First African-American woman to graduate from Purdue University

Delia Loretta Silance (March 20, 1907 – April 10, 1984) was an American educator. She and her younger sister Ella Belle were the first known African-American women to graduate from Purdue University, in 1932. Silance worked in high schools and higher education until she retired in 1970.
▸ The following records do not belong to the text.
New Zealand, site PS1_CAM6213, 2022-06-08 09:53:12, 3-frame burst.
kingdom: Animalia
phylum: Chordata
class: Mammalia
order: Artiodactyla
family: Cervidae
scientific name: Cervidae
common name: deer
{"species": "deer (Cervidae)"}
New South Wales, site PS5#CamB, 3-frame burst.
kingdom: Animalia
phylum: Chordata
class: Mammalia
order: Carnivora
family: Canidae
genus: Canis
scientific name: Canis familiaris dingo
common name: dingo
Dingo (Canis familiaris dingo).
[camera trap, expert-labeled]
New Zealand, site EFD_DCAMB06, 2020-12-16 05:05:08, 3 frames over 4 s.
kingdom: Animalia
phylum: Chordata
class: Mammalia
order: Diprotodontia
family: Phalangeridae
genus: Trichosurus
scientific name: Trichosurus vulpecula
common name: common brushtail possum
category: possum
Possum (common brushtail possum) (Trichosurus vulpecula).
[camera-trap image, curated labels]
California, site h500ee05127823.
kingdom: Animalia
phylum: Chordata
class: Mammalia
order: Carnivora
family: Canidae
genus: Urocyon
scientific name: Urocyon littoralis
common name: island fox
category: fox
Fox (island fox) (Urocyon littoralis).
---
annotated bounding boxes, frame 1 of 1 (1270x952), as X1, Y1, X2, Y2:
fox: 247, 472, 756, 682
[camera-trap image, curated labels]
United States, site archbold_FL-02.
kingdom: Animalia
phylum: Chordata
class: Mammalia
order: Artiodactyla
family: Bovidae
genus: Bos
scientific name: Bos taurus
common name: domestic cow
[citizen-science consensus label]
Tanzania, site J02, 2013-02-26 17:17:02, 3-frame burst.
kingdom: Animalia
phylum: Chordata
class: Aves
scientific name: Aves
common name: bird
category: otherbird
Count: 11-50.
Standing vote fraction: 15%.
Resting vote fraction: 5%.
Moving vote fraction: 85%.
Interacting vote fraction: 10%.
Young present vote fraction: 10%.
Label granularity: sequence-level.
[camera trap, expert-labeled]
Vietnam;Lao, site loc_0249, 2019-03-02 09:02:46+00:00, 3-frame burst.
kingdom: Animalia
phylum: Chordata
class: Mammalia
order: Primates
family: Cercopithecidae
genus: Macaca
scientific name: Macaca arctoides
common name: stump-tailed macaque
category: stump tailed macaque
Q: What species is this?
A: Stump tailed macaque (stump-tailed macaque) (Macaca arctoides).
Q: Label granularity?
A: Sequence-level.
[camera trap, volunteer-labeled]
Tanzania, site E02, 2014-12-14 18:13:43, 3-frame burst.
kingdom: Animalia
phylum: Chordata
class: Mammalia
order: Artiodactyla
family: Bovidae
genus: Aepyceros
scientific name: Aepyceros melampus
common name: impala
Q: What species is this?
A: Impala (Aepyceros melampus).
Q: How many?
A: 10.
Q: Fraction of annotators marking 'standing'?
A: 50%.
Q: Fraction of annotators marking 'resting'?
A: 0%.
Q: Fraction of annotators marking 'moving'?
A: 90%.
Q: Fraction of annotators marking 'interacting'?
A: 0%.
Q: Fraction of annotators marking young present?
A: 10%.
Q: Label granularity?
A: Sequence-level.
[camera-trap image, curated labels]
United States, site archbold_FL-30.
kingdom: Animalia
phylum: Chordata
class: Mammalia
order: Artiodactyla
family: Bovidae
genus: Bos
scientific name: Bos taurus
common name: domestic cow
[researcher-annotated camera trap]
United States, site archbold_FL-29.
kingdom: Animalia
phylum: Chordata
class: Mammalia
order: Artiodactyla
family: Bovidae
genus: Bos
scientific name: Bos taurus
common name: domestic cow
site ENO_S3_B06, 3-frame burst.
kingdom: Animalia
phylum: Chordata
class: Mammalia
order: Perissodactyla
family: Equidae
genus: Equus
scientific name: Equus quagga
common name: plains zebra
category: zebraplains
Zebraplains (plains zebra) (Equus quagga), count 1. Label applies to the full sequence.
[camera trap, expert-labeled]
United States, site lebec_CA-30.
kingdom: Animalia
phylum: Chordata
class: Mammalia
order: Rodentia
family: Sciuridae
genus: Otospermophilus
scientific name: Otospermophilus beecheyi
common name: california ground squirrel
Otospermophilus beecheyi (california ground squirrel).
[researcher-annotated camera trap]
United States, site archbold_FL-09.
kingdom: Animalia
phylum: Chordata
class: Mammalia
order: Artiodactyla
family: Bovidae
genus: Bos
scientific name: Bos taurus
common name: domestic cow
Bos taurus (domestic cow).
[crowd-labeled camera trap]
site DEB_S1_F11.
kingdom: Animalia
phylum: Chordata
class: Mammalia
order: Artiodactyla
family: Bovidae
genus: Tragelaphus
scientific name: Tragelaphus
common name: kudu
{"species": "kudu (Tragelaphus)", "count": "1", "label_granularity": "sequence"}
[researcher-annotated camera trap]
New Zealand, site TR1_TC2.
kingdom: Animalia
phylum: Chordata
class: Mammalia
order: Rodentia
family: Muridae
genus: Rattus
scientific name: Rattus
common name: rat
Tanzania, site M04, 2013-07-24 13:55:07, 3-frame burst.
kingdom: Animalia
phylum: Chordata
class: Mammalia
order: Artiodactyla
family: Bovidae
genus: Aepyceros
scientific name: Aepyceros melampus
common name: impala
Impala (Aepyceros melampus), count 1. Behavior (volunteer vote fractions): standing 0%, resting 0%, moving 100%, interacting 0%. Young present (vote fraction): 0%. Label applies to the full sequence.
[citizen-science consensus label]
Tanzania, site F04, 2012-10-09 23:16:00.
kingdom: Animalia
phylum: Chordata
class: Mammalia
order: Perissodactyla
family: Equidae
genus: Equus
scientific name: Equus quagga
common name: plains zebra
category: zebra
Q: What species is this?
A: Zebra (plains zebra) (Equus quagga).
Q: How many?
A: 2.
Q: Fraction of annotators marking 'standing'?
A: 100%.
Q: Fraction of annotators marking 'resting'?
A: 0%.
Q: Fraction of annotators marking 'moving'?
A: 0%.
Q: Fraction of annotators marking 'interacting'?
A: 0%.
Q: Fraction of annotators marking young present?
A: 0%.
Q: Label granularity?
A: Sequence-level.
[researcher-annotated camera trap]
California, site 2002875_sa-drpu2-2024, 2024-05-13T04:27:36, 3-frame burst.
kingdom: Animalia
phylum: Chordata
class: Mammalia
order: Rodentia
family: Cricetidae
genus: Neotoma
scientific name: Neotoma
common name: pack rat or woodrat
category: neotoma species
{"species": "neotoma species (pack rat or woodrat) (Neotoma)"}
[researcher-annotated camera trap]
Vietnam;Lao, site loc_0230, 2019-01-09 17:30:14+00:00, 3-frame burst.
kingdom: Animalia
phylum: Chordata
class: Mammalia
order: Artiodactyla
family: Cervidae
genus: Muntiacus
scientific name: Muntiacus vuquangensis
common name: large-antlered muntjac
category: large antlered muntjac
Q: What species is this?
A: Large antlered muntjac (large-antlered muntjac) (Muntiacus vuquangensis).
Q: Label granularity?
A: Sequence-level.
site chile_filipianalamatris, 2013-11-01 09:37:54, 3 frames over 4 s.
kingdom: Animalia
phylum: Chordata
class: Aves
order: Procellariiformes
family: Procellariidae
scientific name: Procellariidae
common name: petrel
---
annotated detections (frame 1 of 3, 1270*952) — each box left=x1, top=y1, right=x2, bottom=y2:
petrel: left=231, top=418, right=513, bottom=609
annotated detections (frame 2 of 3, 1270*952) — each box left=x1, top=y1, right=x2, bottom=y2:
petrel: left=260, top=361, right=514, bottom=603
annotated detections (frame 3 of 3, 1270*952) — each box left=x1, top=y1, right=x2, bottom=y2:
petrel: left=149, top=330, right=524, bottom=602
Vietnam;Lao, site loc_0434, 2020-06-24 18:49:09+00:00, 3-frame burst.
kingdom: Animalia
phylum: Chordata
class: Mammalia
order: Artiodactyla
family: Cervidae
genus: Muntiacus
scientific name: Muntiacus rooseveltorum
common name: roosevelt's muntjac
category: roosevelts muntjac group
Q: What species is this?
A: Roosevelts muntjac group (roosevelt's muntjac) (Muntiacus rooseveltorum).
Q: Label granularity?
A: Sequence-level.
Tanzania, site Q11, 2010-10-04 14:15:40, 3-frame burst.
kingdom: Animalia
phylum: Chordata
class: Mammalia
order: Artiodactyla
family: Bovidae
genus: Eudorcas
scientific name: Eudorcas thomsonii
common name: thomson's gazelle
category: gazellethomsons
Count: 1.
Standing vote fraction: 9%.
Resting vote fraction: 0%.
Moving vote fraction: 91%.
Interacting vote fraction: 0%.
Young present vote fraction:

==Early life and education==
Silance was born in Lafayette, Indiana, the daughter of Louis Napoleon Silance and Emma Florence Smith Silance. She graduated from Jefferson High School in 1925, and earned a bachelor's degree from Purdue University in 1932, with help from a scholarship from the Indiana Association of Colored Women's Clubs, and an academic scholarship. Both of her parents died while she was in college, and Purdue policies meant that she could not live in the college dormitories or use campus dining halls. She and her sister Ella Belle lived with their grandmother Delia Smith and other relatives until they both finished college in 1932. She received a special award for being an "outstanding girl in science", and she was on the distinguished student list all eight semesters of her college career. The Silance sisters are considered the first known African-American women to graduate from Purdue. Their brothers Louis and Clyde also graduated from Purdue.

Delia Silance completed a master's degree in education at Purdue in 1933. Both Silance sisters were inducted into the Sigma Xi honor society in 1934.

==Career==
Silance worked in federal programs during the Great Depression, teaching English, Spanish, and history in Indiana. In the 1940s she taught at high schools in Prairie View, Texas, and in Clarksville, Tennessee. From the late 1950s until she retired in 1970, she worked at Purdue University, in the Division of Educational Reference.

Silance was active in Church Women United, the NAACP, and local women's clubs. She was president of the Missionary Society at Bethel AME Church, and a leader of the Mary L. Club, a women's club that raised scholarship money for Black students. In 1940, she and her sister attended an Indianapolis concert by child prodigy Philippa Schuyler.

==Personal life==
Silance lived with her sister Ella most of their lives. Delia Silance died in 1984, in Lafayette, at the age of 77. Ella Silance died four years later, also at the age of 77.